For domain sizes, because the proposed CNN model only uses convolution, downsampling and upsampling operations, the network can process inputs with different dimensions. The resulting intermediate feature maps and the final output are scaled proportionally. This type of CNN can be categorised as a fully convolutional neural network, which networks are widely used for processing variable sized images (Long, Shelhamer & Darrell Reference Long, Shelhamer and Darrell2015). This design provides some generalisation capability concerning variable sized inputs. Moreover, because the simulation domain used in the present study is large enough to contain most scales that are present in open-channel flows (see discussions in § 2.3), the flow structures in a larger domain should not differ much from the learned features in the present model and, therefore, the kernel weights can be reused for inputs with larger domain sizes. However, if the input domain size is smaller than the present domain size, e.g. only measurements in a partial domain are available, the flow structures and their corresponding surface manifestations may be trimmed at the boundaries. The present CNN model is not developed for handling this scenario and a new model is needed and transfer learning can also be used to develop the new model more efficiently.

5. Conclusions

This study presents a CNN designed to reconstruct the subsurface flow velocity of a turbulent open-channel flow using the surface information and investigates the relationship of the reconstruction performance to the flow physics. The CNN model consists of an encoder that extracts information from a two-dimensional discrete grid of surface variables, including the surface elevation and the fluctuating surface velocities, and a decoder that reconstructs a three-dimensional velocity field from the extracted surface information. We find that the CNN method can infer the near-surface velocities with high accuracy, as verified by both a visual inspection of instantaneous fields and quantitative measures using normalised mean squared errors. The amplitude spectra and the phase errors of different Fourier modes are also analysed to assess the scale-specific reconstruction performance. Away from the surface, the accuracies of the reconstructions decrease, but the CNN method retains good accuracies when predicting low-wavenumber structures, specifically the large-scale streamwise streaks in the open-channel flow, even down to the lower half of the channel. We also consider a conventional reconstruction method based on LSE, which produces significantly worse reconstructions away from the surface than the CNN method and provides good reconstructions only near the surface. The performance assessments indicate that the proposed CNN model is an effective tool for inferring the subsurface flow field and by using this method, a considerable amount of subsurface flow information, including the three-dimensional velocities of certain large-scale flow structures in the lower half of the channel, can be inferred from free surfaces.

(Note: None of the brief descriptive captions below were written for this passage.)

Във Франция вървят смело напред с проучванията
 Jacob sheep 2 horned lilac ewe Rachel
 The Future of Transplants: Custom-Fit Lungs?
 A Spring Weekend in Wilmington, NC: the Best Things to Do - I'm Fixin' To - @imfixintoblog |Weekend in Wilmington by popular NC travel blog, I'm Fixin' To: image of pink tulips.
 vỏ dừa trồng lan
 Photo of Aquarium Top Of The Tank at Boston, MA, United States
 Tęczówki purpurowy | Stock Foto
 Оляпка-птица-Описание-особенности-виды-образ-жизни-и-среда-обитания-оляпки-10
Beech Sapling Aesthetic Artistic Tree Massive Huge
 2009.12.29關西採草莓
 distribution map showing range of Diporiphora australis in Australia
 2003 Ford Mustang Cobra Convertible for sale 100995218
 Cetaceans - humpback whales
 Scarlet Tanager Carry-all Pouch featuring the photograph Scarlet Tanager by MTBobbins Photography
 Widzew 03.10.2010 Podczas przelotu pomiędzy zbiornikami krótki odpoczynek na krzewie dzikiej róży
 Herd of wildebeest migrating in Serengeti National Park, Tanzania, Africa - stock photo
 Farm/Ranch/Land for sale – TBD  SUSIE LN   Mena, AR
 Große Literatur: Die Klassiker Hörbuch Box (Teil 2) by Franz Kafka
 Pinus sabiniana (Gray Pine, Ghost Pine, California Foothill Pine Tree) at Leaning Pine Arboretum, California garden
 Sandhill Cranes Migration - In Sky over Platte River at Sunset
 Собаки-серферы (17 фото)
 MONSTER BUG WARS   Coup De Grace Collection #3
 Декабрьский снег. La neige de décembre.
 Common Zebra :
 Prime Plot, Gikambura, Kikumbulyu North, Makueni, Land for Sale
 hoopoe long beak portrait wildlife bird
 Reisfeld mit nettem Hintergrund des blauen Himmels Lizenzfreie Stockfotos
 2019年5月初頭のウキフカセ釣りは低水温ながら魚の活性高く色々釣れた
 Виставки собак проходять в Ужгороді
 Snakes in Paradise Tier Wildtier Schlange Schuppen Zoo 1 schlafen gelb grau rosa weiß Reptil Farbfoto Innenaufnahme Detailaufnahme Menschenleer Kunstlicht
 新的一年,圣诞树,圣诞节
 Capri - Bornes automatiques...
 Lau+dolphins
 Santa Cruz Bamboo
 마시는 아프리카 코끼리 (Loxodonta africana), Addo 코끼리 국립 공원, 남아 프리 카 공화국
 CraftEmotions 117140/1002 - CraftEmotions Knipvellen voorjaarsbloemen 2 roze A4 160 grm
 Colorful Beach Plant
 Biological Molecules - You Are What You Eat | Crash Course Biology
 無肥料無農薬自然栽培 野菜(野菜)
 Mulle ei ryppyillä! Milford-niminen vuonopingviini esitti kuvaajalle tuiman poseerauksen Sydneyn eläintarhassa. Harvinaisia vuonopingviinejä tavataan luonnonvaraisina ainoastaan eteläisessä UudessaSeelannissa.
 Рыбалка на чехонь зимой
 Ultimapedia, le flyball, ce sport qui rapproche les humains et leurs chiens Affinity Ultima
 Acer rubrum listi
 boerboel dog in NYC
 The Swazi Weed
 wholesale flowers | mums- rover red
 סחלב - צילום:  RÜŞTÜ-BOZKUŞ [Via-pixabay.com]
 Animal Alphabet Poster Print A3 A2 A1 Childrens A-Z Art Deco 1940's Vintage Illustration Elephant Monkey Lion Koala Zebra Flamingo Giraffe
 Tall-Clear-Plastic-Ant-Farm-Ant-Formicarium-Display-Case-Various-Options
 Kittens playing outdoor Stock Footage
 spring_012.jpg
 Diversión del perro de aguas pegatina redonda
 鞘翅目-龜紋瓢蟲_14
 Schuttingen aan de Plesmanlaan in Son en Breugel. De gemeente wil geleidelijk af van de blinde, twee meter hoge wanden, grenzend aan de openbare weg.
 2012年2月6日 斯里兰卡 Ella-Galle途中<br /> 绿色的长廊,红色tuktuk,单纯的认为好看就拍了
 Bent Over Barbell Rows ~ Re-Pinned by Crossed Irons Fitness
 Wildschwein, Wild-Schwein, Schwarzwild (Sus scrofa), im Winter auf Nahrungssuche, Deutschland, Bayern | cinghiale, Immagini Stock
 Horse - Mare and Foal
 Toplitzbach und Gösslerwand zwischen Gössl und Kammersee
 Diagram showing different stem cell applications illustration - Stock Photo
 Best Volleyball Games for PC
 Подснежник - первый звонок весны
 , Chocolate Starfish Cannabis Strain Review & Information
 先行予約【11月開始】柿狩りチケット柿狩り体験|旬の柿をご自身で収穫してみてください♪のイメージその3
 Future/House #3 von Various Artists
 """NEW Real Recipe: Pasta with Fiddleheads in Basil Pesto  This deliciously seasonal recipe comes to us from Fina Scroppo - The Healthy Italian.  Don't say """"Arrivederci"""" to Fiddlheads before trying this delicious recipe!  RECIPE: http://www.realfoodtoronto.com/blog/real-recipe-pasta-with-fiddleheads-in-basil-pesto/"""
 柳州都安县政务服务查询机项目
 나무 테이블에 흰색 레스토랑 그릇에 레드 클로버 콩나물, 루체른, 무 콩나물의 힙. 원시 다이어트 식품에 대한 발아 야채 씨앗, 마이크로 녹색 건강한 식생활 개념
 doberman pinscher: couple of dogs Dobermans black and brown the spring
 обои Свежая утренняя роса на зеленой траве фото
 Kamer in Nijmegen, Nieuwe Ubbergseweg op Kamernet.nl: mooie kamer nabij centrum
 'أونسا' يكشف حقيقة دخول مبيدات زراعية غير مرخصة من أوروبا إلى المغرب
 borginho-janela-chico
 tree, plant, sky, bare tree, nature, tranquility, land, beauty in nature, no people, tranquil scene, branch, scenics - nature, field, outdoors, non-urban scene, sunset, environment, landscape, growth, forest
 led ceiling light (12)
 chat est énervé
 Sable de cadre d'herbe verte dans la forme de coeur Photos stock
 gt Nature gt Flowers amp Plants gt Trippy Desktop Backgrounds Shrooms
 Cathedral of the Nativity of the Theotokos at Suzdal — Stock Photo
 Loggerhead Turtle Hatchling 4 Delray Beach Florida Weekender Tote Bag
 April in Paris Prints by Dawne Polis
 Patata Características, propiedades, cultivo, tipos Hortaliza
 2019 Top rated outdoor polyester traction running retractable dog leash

In addition to the thorough evaluation of the performance expectations regarding the subsurface flow inference, we further analyse the LSE and CNN methods to understand how both methods reconstruct the subsurface flow field. For the LSE model, the kernels that map the surface quantities to the subsurface velocities reveal that there exist linear correlations between the horizontal surface velocities and the subsurface vortices, which the LSE method uses to reconstruct the subsurface flow field. For the CNN model, we use saliency maps to investigate what surface information is more important for reconstructing subsurface flows. The correlations between the important surface regions identified by the saliency values and the characteristic subsurface flow features indicate that the CNN relies on identifying the surface signatures of subsurface flow structures to reconstruct the flow field. We also find that some surface variables play lesser roles in the reconstruction process, but the specific variables are affected by the Froude number and the associated change of free-surface dynamics. Specifically, when addressing flows with low Froude numbers, the vertical surface velocity fluctuations can almost be neglected, but they become important when reconstructing flows with high Froude numbers, owing to the presence of different near-surface vertical velocity structures. In addition, the generalisation capability of the CNN model with regard to the Froude number is assessed. It is found that the CNN model trained at a high Froude number can be applied to flows with lower Froude numbers and achieve good accuracy. However, the CNN model trained at a low Froude number has a limited capability of reconstructing flows with high Froude numbers owing to missing physical relations such as the motions associated with the vertical fluctuations of the free surface. These analyses provide physical insights into the mechanisms underlying the reconstruction process and the effect of the free-surface flow dynamics on the reconstruction process.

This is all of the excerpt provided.